I’m trying to ensure that I keep doing blog updates. I’m going to try to ensure that I give daily updates.
That’s one problem with my depression. My interest in things comes and goes super quick.
I really wished that I had developed hobbies as a kid, or had gotten into the habit of taking interests in things I like.
I’m in the process of buying rain gear for my bicycle so that I can ride more comfortably in the rain. As I’ve said, I don’t find the rain as fun to ride in now as I once did when I was in my teens and twenties.
It’s National Truth and Reconciliation day and I have absolutely no idea of what to do. Do I attend the marches? Should I attend the protests? I’m at a complete loss of what to do.
Yes, the Truth and Reconciliation Commission has confirmed that my grandmother attended Indian Residential Schools as a child.
The fact that my grandmother was Swampy Cree meant that she would have suffered the anti-Indian sentiment and racism that was extremely prevalent back in the 1920s, 1930s, 1940s. Add to that her attendance at the Indian Residential School program and it’s easy to see why she couldn’t parent Richard properly.
I know that she had a problem with alcohol when she was pregnant with Richard. Sure, fine, people didn’t fully understand the effects of alcohol back then. But she was only 23 when she had Richard. She was much younger when she had my uncle Norman. What would drive someone to drink like she did?
We know the answer to that now.
My father never once embraced the fact that he was half Cree and half Irish. Being a “half-breed” no doubt would have caused him all sorts of problems in the 1940s and 1950s.
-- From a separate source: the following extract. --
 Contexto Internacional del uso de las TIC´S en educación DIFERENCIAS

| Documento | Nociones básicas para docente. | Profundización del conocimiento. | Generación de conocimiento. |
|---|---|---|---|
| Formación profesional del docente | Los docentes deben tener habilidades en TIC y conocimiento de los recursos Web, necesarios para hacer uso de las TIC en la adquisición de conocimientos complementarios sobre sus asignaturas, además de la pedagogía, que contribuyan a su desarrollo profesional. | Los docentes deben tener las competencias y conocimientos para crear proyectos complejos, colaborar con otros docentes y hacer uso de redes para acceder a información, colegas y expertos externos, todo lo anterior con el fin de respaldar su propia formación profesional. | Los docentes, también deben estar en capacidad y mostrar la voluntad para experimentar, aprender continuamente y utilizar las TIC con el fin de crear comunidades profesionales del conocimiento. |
When I moved back to Alberta in 1990 I met up with my uncle Doug. He asked me if I had my metis papers. I asked him what those are. He said that Richard had done a good job of keeping both my brother and I isolated from the Indian side of our family. Doug had asked me if I wanted to get my metis papers. Sure I said. But it never went any further. Richard really wasn’t on speaking terms with Doug and Doug had told me not to mention my intentions to get my metis papers to Richard as this would no doubt upset Richard. My paperwork never went any further after Doug moved out of the city and went up north.
How much of the dysfunction that my family went through was due to this “intergenerational trauma” that everyone speaks of?
As a white person, do I have any claim to this “intergenerational trauma” which ran rampant on the paternal side of my family or am I supposed to apologize for the actions of my maternal French and Scottish forefathers?
I realize that being white I’ve enjoyed privileges that my uncle Norman’s kids probably didn’t have. However, at the same time my family tree was laid to waste by the treatment of the First Nations in this country.
When I was younger, I would often ask my father what I was if Grandma was an Indian. He’d say that I was nothing more than a mutt. A little bit of this, and a little bit of that, but not enough of anything to be special.
I forget what year this happened, but it was when Andy Anderson was still alive. Andy was my grandmother’s husband at the time. He was my father’s step father. Anyways, Andy was in the nursing home at the Mewburn nursing home at the Univeristy of Alberta Hospital. This is after my grandmother had moved out of our house on Canadian Forces Base Griesbach. She lived in an apartment on 111th Street and 107th Ave. Richard would frequently drop us off for the weekend to stay with grandma. One day we were taking the bus down to see Andy. The bus driver mis-calculated and stopped the bus with a garbage can blocking the rear doors. Without missing a beat grandma yelled up at the driver “Driver! Do you think because I’m an Indian I’m going to jump in the fucking garbage can for you?”. Yes, grandma could swear. Just as Richard could.
The next time that anything related to her Indian status came up was in the summer of 1985 when we had been sent up from Toronto to spend the summer with grandma. I noticed that she could write letters using both hands. I asked her how she learnt how to do that and if she could teach me. All she said is that she’d have to beat my hands with a stick like the nuns had beat her hands. She was left-handed. Being left-handed was actually something that the Catholic Church had an actual hang-up on.
Maybe eventually one day I’ll have this all figured out.
Until then it’s all as confusing as hell.